The Unitarian Universalist (or UU) denomination is the product of a merger between Unitarianism and Universalism, two centuries-old Christian denominations. Unitarianism was founded on the belief that the Trinity was illogical and that there could only be one divinity. Universalists believed that God was too merciful to condemn anyone to an eternity in hell, and that even the most evil person would get out of there eventually (after fifty thousand years or so). Eventually they merged and abandoned all dogma. (You can read the Knoxville church’s website for a summary of beliefs.)
When my work sent me to Hungary, I arrived in the only nation on earth that ever had a Unitarian state (during the reign of King John Sigismund, who decreed religious tolerance in 1568).
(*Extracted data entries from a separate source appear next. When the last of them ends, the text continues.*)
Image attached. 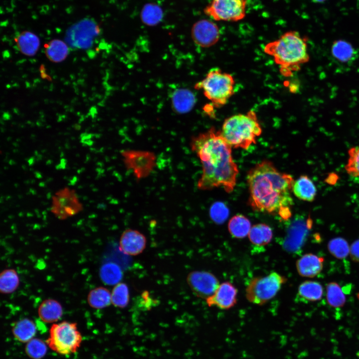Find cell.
<instances>
[{
  "instance_id": "cell-44",
  "label": "cell",
  "mask_w": 359,
  "mask_h": 359,
  "mask_svg": "<svg viewBox=\"0 0 359 359\" xmlns=\"http://www.w3.org/2000/svg\"><path fill=\"white\" fill-rule=\"evenodd\" d=\"M52 160H48L46 161V165H51V164H52Z\"/></svg>"
},
{
  "instance_id": "cell-29",
  "label": "cell",
  "mask_w": 359,
  "mask_h": 359,
  "mask_svg": "<svg viewBox=\"0 0 359 359\" xmlns=\"http://www.w3.org/2000/svg\"><path fill=\"white\" fill-rule=\"evenodd\" d=\"M326 298L328 304L332 307H343L346 301L345 295L336 282H330L326 286Z\"/></svg>"
},
{
  "instance_id": "cell-11",
  "label": "cell",
  "mask_w": 359,
  "mask_h": 359,
  "mask_svg": "<svg viewBox=\"0 0 359 359\" xmlns=\"http://www.w3.org/2000/svg\"><path fill=\"white\" fill-rule=\"evenodd\" d=\"M191 33L194 43L201 47H209L214 45L220 36L218 26L207 19L195 22L192 26Z\"/></svg>"
},
{
  "instance_id": "cell-35",
  "label": "cell",
  "mask_w": 359,
  "mask_h": 359,
  "mask_svg": "<svg viewBox=\"0 0 359 359\" xmlns=\"http://www.w3.org/2000/svg\"><path fill=\"white\" fill-rule=\"evenodd\" d=\"M349 159L345 166L347 173L354 177H359V146L350 148Z\"/></svg>"
},
{
  "instance_id": "cell-23",
  "label": "cell",
  "mask_w": 359,
  "mask_h": 359,
  "mask_svg": "<svg viewBox=\"0 0 359 359\" xmlns=\"http://www.w3.org/2000/svg\"><path fill=\"white\" fill-rule=\"evenodd\" d=\"M248 236L252 244L257 246H264L271 242L273 238V231L267 224L258 223L251 226Z\"/></svg>"
},
{
  "instance_id": "cell-2",
  "label": "cell",
  "mask_w": 359,
  "mask_h": 359,
  "mask_svg": "<svg viewBox=\"0 0 359 359\" xmlns=\"http://www.w3.org/2000/svg\"><path fill=\"white\" fill-rule=\"evenodd\" d=\"M248 204L254 211L278 214L284 220L291 216V195L294 180L278 171L269 160L257 163L248 172Z\"/></svg>"
},
{
  "instance_id": "cell-49",
  "label": "cell",
  "mask_w": 359,
  "mask_h": 359,
  "mask_svg": "<svg viewBox=\"0 0 359 359\" xmlns=\"http://www.w3.org/2000/svg\"><path fill=\"white\" fill-rule=\"evenodd\" d=\"M34 155H35V156H37L39 155V154L37 151H35Z\"/></svg>"
},
{
  "instance_id": "cell-40",
  "label": "cell",
  "mask_w": 359,
  "mask_h": 359,
  "mask_svg": "<svg viewBox=\"0 0 359 359\" xmlns=\"http://www.w3.org/2000/svg\"><path fill=\"white\" fill-rule=\"evenodd\" d=\"M29 191L30 192H31L32 194H33V195H34V194H35L36 193V191H35L34 189H32V188H30V189H29Z\"/></svg>"
},
{
  "instance_id": "cell-26",
  "label": "cell",
  "mask_w": 359,
  "mask_h": 359,
  "mask_svg": "<svg viewBox=\"0 0 359 359\" xmlns=\"http://www.w3.org/2000/svg\"><path fill=\"white\" fill-rule=\"evenodd\" d=\"M101 280L108 285H115L121 282L123 273L121 267L116 263L107 262L103 264L100 269Z\"/></svg>"
},
{
  "instance_id": "cell-34",
  "label": "cell",
  "mask_w": 359,
  "mask_h": 359,
  "mask_svg": "<svg viewBox=\"0 0 359 359\" xmlns=\"http://www.w3.org/2000/svg\"><path fill=\"white\" fill-rule=\"evenodd\" d=\"M229 212V209L226 205L219 201L213 203L209 209V215L211 220L219 224L226 220Z\"/></svg>"
},
{
  "instance_id": "cell-52",
  "label": "cell",
  "mask_w": 359,
  "mask_h": 359,
  "mask_svg": "<svg viewBox=\"0 0 359 359\" xmlns=\"http://www.w3.org/2000/svg\"><path fill=\"white\" fill-rule=\"evenodd\" d=\"M22 169H24V170L26 169V166H25V165H24V166L22 165Z\"/></svg>"
},
{
  "instance_id": "cell-54",
  "label": "cell",
  "mask_w": 359,
  "mask_h": 359,
  "mask_svg": "<svg viewBox=\"0 0 359 359\" xmlns=\"http://www.w3.org/2000/svg\"><path fill=\"white\" fill-rule=\"evenodd\" d=\"M31 182L32 183H34L35 182V180H31Z\"/></svg>"
},
{
  "instance_id": "cell-57",
  "label": "cell",
  "mask_w": 359,
  "mask_h": 359,
  "mask_svg": "<svg viewBox=\"0 0 359 359\" xmlns=\"http://www.w3.org/2000/svg\"><path fill=\"white\" fill-rule=\"evenodd\" d=\"M79 154H76V157H79Z\"/></svg>"
},
{
  "instance_id": "cell-41",
  "label": "cell",
  "mask_w": 359,
  "mask_h": 359,
  "mask_svg": "<svg viewBox=\"0 0 359 359\" xmlns=\"http://www.w3.org/2000/svg\"><path fill=\"white\" fill-rule=\"evenodd\" d=\"M8 163L10 165H13L15 164V162L13 160H9Z\"/></svg>"
},
{
  "instance_id": "cell-5",
  "label": "cell",
  "mask_w": 359,
  "mask_h": 359,
  "mask_svg": "<svg viewBox=\"0 0 359 359\" xmlns=\"http://www.w3.org/2000/svg\"><path fill=\"white\" fill-rule=\"evenodd\" d=\"M235 82L231 75L218 68L210 70L195 88L202 90L204 96L216 107L225 105L234 93Z\"/></svg>"
},
{
  "instance_id": "cell-25",
  "label": "cell",
  "mask_w": 359,
  "mask_h": 359,
  "mask_svg": "<svg viewBox=\"0 0 359 359\" xmlns=\"http://www.w3.org/2000/svg\"><path fill=\"white\" fill-rule=\"evenodd\" d=\"M89 305L93 308L101 309L111 303V293L106 288L98 287L91 290L87 296Z\"/></svg>"
},
{
  "instance_id": "cell-15",
  "label": "cell",
  "mask_w": 359,
  "mask_h": 359,
  "mask_svg": "<svg viewBox=\"0 0 359 359\" xmlns=\"http://www.w3.org/2000/svg\"><path fill=\"white\" fill-rule=\"evenodd\" d=\"M97 33L94 28H77L71 30L67 35V42L74 48L87 49L91 46Z\"/></svg>"
},
{
  "instance_id": "cell-7",
  "label": "cell",
  "mask_w": 359,
  "mask_h": 359,
  "mask_svg": "<svg viewBox=\"0 0 359 359\" xmlns=\"http://www.w3.org/2000/svg\"><path fill=\"white\" fill-rule=\"evenodd\" d=\"M287 279L276 272H271L266 276L254 277L246 287V299L252 304L264 305L277 295Z\"/></svg>"
},
{
  "instance_id": "cell-53",
  "label": "cell",
  "mask_w": 359,
  "mask_h": 359,
  "mask_svg": "<svg viewBox=\"0 0 359 359\" xmlns=\"http://www.w3.org/2000/svg\"><path fill=\"white\" fill-rule=\"evenodd\" d=\"M24 182H25L26 184H27V183H29V181L28 180H25V181H24Z\"/></svg>"
},
{
  "instance_id": "cell-13",
  "label": "cell",
  "mask_w": 359,
  "mask_h": 359,
  "mask_svg": "<svg viewBox=\"0 0 359 359\" xmlns=\"http://www.w3.org/2000/svg\"><path fill=\"white\" fill-rule=\"evenodd\" d=\"M145 236L137 230L128 228L122 233L119 249L125 254L136 256L141 254L146 247Z\"/></svg>"
},
{
  "instance_id": "cell-47",
  "label": "cell",
  "mask_w": 359,
  "mask_h": 359,
  "mask_svg": "<svg viewBox=\"0 0 359 359\" xmlns=\"http://www.w3.org/2000/svg\"><path fill=\"white\" fill-rule=\"evenodd\" d=\"M56 169L58 170V169H62V166H61V165L59 164L56 166Z\"/></svg>"
},
{
  "instance_id": "cell-50",
  "label": "cell",
  "mask_w": 359,
  "mask_h": 359,
  "mask_svg": "<svg viewBox=\"0 0 359 359\" xmlns=\"http://www.w3.org/2000/svg\"><path fill=\"white\" fill-rule=\"evenodd\" d=\"M64 153L63 152H61L60 154V156L61 157H62L64 156Z\"/></svg>"
},
{
  "instance_id": "cell-6",
  "label": "cell",
  "mask_w": 359,
  "mask_h": 359,
  "mask_svg": "<svg viewBox=\"0 0 359 359\" xmlns=\"http://www.w3.org/2000/svg\"><path fill=\"white\" fill-rule=\"evenodd\" d=\"M82 342V336L76 323L62 321L53 324L46 343L55 353L62 356L75 353Z\"/></svg>"
},
{
  "instance_id": "cell-30",
  "label": "cell",
  "mask_w": 359,
  "mask_h": 359,
  "mask_svg": "<svg viewBox=\"0 0 359 359\" xmlns=\"http://www.w3.org/2000/svg\"><path fill=\"white\" fill-rule=\"evenodd\" d=\"M163 12L162 8L155 3H148L144 5L141 18L144 23L153 26L158 24L162 19Z\"/></svg>"
},
{
  "instance_id": "cell-9",
  "label": "cell",
  "mask_w": 359,
  "mask_h": 359,
  "mask_svg": "<svg viewBox=\"0 0 359 359\" xmlns=\"http://www.w3.org/2000/svg\"><path fill=\"white\" fill-rule=\"evenodd\" d=\"M121 154L125 167L132 171L137 180L148 177L157 165L156 156L151 151L124 150Z\"/></svg>"
},
{
  "instance_id": "cell-48",
  "label": "cell",
  "mask_w": 359,
  "mask_h": 359,
  "mask_svg": "<svg viewBox=\"0 0 359 359\" xmlns=\"http://www.w3.org/2000/svg\"><path fill=\"white\" fill-rule=\"evenodd\" d=\"M52 180V178H48V179H47L46 181H47V182H50V181H51Z\"/></svg>"
},
{
  "instance_id": "cell-38",
  "label": "cell",
  "mask_w": 359,
  "mask_h": 359,
  "mask_svg": "<svg viewBox=\"0 0 359 359\" xmlns=\"http://www.w3.org/2000/svg\"><path fill=\"white\" fill-rule=\"evenodd\" d=\"M34 175L35 176V177L37 179H40L42 178V176H41L40 173H39L38 172H35Z\"/></svg>"
},
{
  "instance_id": "cell-45",
  "label": "cell",
  "mask_w": 359,
  "mask_h": 359,
  "mask_svg": "<svg viewBox=\"0 0 359 359\" xmlns=\"http://www.w3.org/2000/svg\"><path fill=\"white\" fill-rule=\"evenodd\" d=\"M46 196H47V198L48 199H50V198L51 197V193H50V192H48V193H47Z\"/></svg>"
},
{
  "instance_id": "cell-12",
  "label": "cell",
  "mask_w": 359,
  "mask_h": 359,
  "mask_svg": "<svg viewBox=\"0 0 359 359\" xmlns=\"http://www.w3.org/2000/svg\"><path fill=\"white\" fill-rule=\"evenodd\" d=\"M237 289L230 282L220 284L215 293L206 299L207 305L216 306L221 309H229L237 303Z\"/></svg>"
},
{
  "instance_id": "cell-46",
  "label": "cell",
  "mask_w": 359,
  "mask_h": 359,
  "mask_svg": "<svg viewBox=\"0 0 359 359\" xmlns=\"http://www.w3.org/2000/svg\"><path fill=\"white\" fill-rule=\"evenodd\" d=\"M84 169H85L84 168H82L78 170L77 171V173H78V174H80V173H81V172H83V171L84 170Z\"/></svg>"
},
{
  "instance_id": "cell-43",
  "label": "cell",
  "mask_w": 359,
  "mask_h": 359,
  "mask_svg": "<svg viewBox=\"0 0 359 359\" xmlns=\"http://www.w3.org/2000/svg\"><path fill=\"white\" fill-rule=\"evenodd\" d=\"M42 157V155H38L36 158L37 161H39V160H41Z\"/></svg>"
},
{
  "instance_id": "cell-36",
  "label": "cell",
  "mask_w": 359,
  "mask_h": 359,
  "mask_svg": "<svg viewBox=\"0 0 359 359\" xmlns=\"http://www.w3.org/2000/svg\"><path fill=\"white\" fill-rule=\"evenodd\" d=\"M349 254L352 260L359 262V239L352 244L350 246Z\"/></svg>"
},
{
  "instance_id": "cell-31",
  "label": "cell",
  "mask_w": 359,
  "mask_h": 359,
  "mask_svg": "<svg viewBox=\"0 0 359 359\" xmlns=\"http://www.w3.org/2000/svg\"><path fill=\"white\" fill-rule=\"evenodd\" d=\"M130 300V292L128 285L123 282L115 285L111 292V303L116 307H126Z\"/></svg>"
},
{
  "instance_id": "cell-18",
  "label": "cell",
  "mask_w": 359,
  "mask_h": 359,
  "mask_svg": "<svg viewBox=\"0 0 359 359\" xmlns=\"http://www.w3.org/2000/svg\"><path fill=\"white\" fill-rule=\"evenodd\" d=\"M38 314L44 322L52 323L58 321L63 315L61 304L56 300L48 299L44 300L39 305Z\"/></svg>"
},
{
  "instance_id": "cell-22",
  "label": "cell",
  "mask_w": 359,
  "mask_h": 359,
  "mask_svg": "<svg viewBox=\"0 0 359 359\" xmlns=\"http://www.w3.org/2000/svg\"><path fill=\"white\" fill-rule=\"evenodd\" d=\"M174 108L177 112L183 113L189 111L195 103L194 95L187 89H178L174 93L172 98Z\"/></svg>"
},
{
  "instance_id": "cell-19",
  "label": "cell",
  "mask_w": 359,
  "mask_h": 359,
  "mask_svg": "<svg viewBox=\"0 0 359 359\" xmlns=\"http://www.w3.org/2000/svg\"><path fill=\"white\" fill-rule=\"evenodd\" d=\"M292 191L299 199L311 202L315 199L317 189L310 178L302 175L294 181Z\"/></svg>"
},
{
  "instance_id": "cell-33",
  "label": "cell",
  "mask_w": 359,
  "mask_h": 359,
  "mask_svg": "<svg viewBox=\"0 0 359 359\" xmlns=\"http://www.w3.org/2000/svg\"><path fill=\"white\" fill-rule=\"evenodd\" d=\"M47 346L40 339L34 338L26 343L25 353L32 359H41L46 354Z\"/></svg>"
},
{
  "instance_id": "cell-42",
  "label": "cell",
  "mask_w": 359,
  "mask_h": 359,
  "mask_svg": "<svg viewBox=\"0 0 359 359\" xmlns=\"http://www.w3.org/2000/svg\"><path fill=\"white\" fill-rule=\"evenodd\" d=\"M39 185L40 187H44V186H45V183L44 182H41L39 183Z\"/></svg>"
},
{
  "instance_id": "cell-16",
  "label": "cell",
  "mask_w": 359,
  "mask_h": 359,
  "mask_svg": "<svg viewBox=\"0 0 359 359\" xmlns=\"http://www.w3.org/2000/svg\"><path fill=\"white\" fill-rule=\"evenodd\" d=\"M331 54L336 60L343 63H351L358 56V52L352 44L343 39L334 41L331 46Z\"/></svg>"
},
{
  "instance_id": "cell-10",
  "label": "cell",
  "mask_w": 359,
  "mask_h": 359,
  "mask_svg": "<svg viewBox=\"0 0 359 359\" xmlns=\"http://www.w3.org/2000/svg\"><path fill=\"white\" fill-rule=\"evenodd\" d=\"M186 281L197 297L205 300L213 295L220 284L214 274L206 271L190 272L187 276Z\"/></svg>"
},
{
  "instance_id": "cell-39",
  "label": "cell",
  "mask_w": 359,
  "mask_h": 359,
  "mask_svg": "<svg viewBox=\"0 0 359 359\" xmlns=\"http://www.w3.org/2000/svg\"><path fill=\"white\" fill-rule=\"evenodd\" d=\"M313 2H316V3H321L324 2L326 0H312Z\"/></svg>"
},
{
  "instance_id": "cell-17",
  "label": "cell",
  "mask_w": 359,
  "mask_h": 359,
  "mask_svg": "<svg viewBox=\"0 0 359 359\" xmlns=\"http://www.w3.org/2000/svg\"><path fill=\"white\" fill-rule=\"evenodd\" d=\"M14 41L19 51L26 56H34L39 48V37L29 31L21 32L15 37Z\"/></svg>"
},
{
  "instance_id": "cell-24",
  "label": "cell",
  "mask_w": 359,
  "mask_h": 359,
  "mask_svg": "<svg viewBox=\"0 0 359 359\" xmlns=\"http://www.w3.org/2000/svg\"><path fill=\"white\" fill-rule=\"evenodd\" d=\"M251 228L250 220L241 214L233 216L228 223V229L230 235L237 239L243 238L248 235Z\"/></svg>"
},
{
  "instance_id": "cell-4",
  "label": "cell",
  "mask_w": 359,
  "mask_h": 359,
  "mask_svg": "<svg viewBox=\"0 0 359 359\" xmlns=\"http://www.w3.org/2000/svg\"><path fill=\"white\" fill-rule=\"evenodd\" d=\"M221 132L232 148L246 150L252 144H256V138L262 133V128L255 113L250 111L227 118Z\"/></svg>"
},
{
  "instance_id": "cell-21",
  "label": "cell",
  "mask_w": 359,
  "mask_h": 359,
  "mask_svg": "<svg viewBox=\"0 0 359 359\" xmlns=\"http://www.w3.org/2000/svg\"><path fill=\"white\" fill-rule=\"evenodd\" d=\"M45 54L51 61L58 63L64 60L69 54L66 43L60 39H53L44 45Z\"/></svg>"
},
{
  "instance_id": "cell-3",
  "label": "cell",
  "mask_w": 359,
  "mask_h": 359,
  "mask_svg": "<svg viewBox=\"0 0 359 359\" xmlns=\"http://www.w3.org/2000/svg\"><path fill=\"white\" fill-rule=\"evenodd\" d=\"M264 52L272 56L284 75L298 71L309 60L307 40L296 31L284 33L278 39L267 43Z\"/></svg>"
},
{
  "instance_id": "cell-8",
  "label": "cell",
  "mask_w": 359,
  "mask_h": 359,
  "mask_svg": "<svg viewBox=\"0 0 359 359\" xmlns=\"http://www.w3.org/2000/svg\"><path fill=\"white\" fill-rule=\"evenodd\" d=\"M247 0H211L204 13L215 21L235 22L246 16Z\"/></svg>"
},
{
  "instance_id": "cell-1",
  "label": "cell",
  "mask_w": 359,
  "mask_h": 359,
  "mask_svg": "<svg viewBox=\"0 0 359 359\" xmlns=\"http://www.w3.org/2000/svg\"><path fill=\"white\" fill-rule=\"evenodd\" d=\"M190 148L202 165V174L197 183L198 189L207 190L221 187L226 192H231L239 170L233 159L232 147L221 131L211 128L193 137Z\"/></svg>"
},
{
  "instance_id": "cell-27",
  "label": "cell",
  "mask_w": 359,
  "mask_h": 359,
  "mask_svg": "<svg viewBox=\"0 0 359 359\" xmlns=\"http://www.w3.org/2000/svg\"><path fill=\"white\" fill-rule=\"evenodd\" d=\"M298 293L300 297L305 300L316 301L322 298L323 289L322 285L318 282L305 281L299 286Z\"/></svg>"
},
{
  "instance_id": "cell-51",
  "label": "cell",
  "mask_w": 359,
  "mask_h": 359,
  "mask_svg": "<svg viewBox=\"0 0 359 359\" xmlns=\"http://www.w3.org/2000/svg\"><path fill=\"white\" fill-rule=\"evenodd\" d=\"M83 200H87V199H88V197L86 196H84L83 197Z\"/></svg>"
},
{
  "instance_id": "cell-56",
  "label": "cell",
  "mask_w": 359,
  "mask_h": 359,
  "mask_svg": "<svg viewBox=\"0 0 359 359\" xmlns=\"http://www.w3.org/2000/svg\"><path fill=\"white\" fill-rule=\"evenodd\" d=\"M15 186H16V187H17L18 186V184L17 183H16V184H15Z\"/></svg>"
},
{
  "instance_id": "cell-37",
  "label": "cell",
  "mask_w": 359,
  "mask_h": 359,
  "mask_svg": "<svg viewBox=\"0 0 359 359\" xmlns=\"http://www.w3.org/2000/svg\"><path fill=\"white\" fill-rule=\"evenodd\" d=\"M35 160L33 157H31L30 159H29V160H28L29 165H32L34 163Z\"/></svg>"
},
{
  "instance_id": "cell-55",
  "label": "cell",
  "mask_w": 359,
  "mask_h": 359,
  "mask_svg": "<svg viewBox=\"0 0 359 359\" xmlns=\"http://www.w3.org/2000/svg\"><path fill=\"white\" fill-rule=\"evenodd\" d=\"M82 187H83V186H82L81 185H79V186H78V188H82Z\"/></svg>"
},
{
  "instance_id": "cell-28",
  "label": "cell",
  "mask_w": 359,
  "mask_h": 359,
  "mask_svg": "<svg viewBox=\"0 0 359 359\" xmlns=\"http://www.w3.org/2000/svg\"><path fill=\"white\" fill-rule=\"evenodd\" d=\"M18 275L13 269H6L0 274V291L3 294L14 292L19 285Z\"/></svg>"
},
{
  "instance_id": "cell-14",
  "label": "cell",
  "mask_w": 359,
  "mask_h": 359,
  "mask_svg": "<svg viewBox=\"0 0 359 359\" xmlns=\"http://www.w3.org/2000/svg\"><path fill=\"white\" fill-rule=\"evenodd\" d=\"M323 258L307 253L299 258L296 263L298 274L302 277L313 278L318 275L323 268Z\"/></svg>"
},
{
  "instance_id": "cell-32",
  "label": "cell",
  "mask_w": 359,
  "mask_h": 359,
  "mask_svg": "<svg viewBox=\"0 0 359 359\" xmlns=\"http://www.w3.org/2000/svg\"><path fill=\"white\" fill-rule=\"evenodd\" d=\"M328 249L333 256L339 259H343L350 254V247L346 239L338 237L329 241Z\"/></svg>"
},
{
  "instance_id": "cell-20",
  "label": "cell",
  "mask_w": 359,
  "mask_h": 359,
  "mask_svg": "<svg viewBox=\"0 0 359 359\" xmlns=\"http://www.w3.org/2000/svg\"><path fill=\"white\" fill-rule=\"evenodd\" d=\"M36 333L35 323L28 318H23L16 321L12 327V333L18 341L27 343L34 338Z\"/></svg>"
}]
</instances>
Ralph Waldo Emerson is the closest thing to a saint that UU’s have. An ordained minister in the church, his Harvard Divinity School address was revolutionary in its day.
Emerson rejected all claims of the supernatural in the Bible. He said that miracles were “monster,” in the original meaning of that word as “against nature.” In a characteristically striking turn of phrase, he said they were “not one with the blowing clover and the falling rain.” Emerson was telling us that the beauty of the manifest world should be enough.
Is it worth killing a person for believing that?
My current (and future) wife and I were married by the Rev. Forrest Church at All Souls Unitarian in Manhattan. (Dr. Church is now teaching us how to face death.) When at several points in my career jobs came up in the Deep South, I always checked to see if there was a Unitarian Church nearby. One of those job possibilities, which I chose not to pursue, was in Knoxville.
Jim Adkisson of Powell, Tennessee was the man with his finger on the trigger. He had mental health problems, and a hard and bitter life. He apparently left a letter explaining that he hated the church for its liberal beliefs and opinions. And the church had a sign outside indicating it welcomed gays and lesbians.
Who really killed those Unitarians? Was it the preachers who spread hatred and intolerance? The politicians who court and flatter them instead of condemning their hate speech? The media machine that attacks liberals, calls them “traitors” and suggests you speak to them “with a baseball bat”? The economic system that batters people like Jim Adkinson until they snap, then tells them their real enemies are gays and liberals and secular humanists?
If you ask me, it was all of the above.
You killed them, Pat Robertson. You killed them, Pastor Hagee. You killed them, Ann Coulter. You killed them, Dick Morris and Sean Hannity and the rest of you at Fox News.
The shooting began while the children of the church were putting on a musical based on “Annie.” One broad-shouldered church member blocked the bullets from hitting other people, and died. You don’t need to believe in dogma to be a hero. Remember that song from “Annie”? It probably got on your nerves like it got on mine. “The sun’ll come out tomorrow.”
The sun coming out. That’s natural. It’s one with the blowing clover and the falling rain. But a man driven insane, then programmed by society to kill people just because they’re loving and tolerant?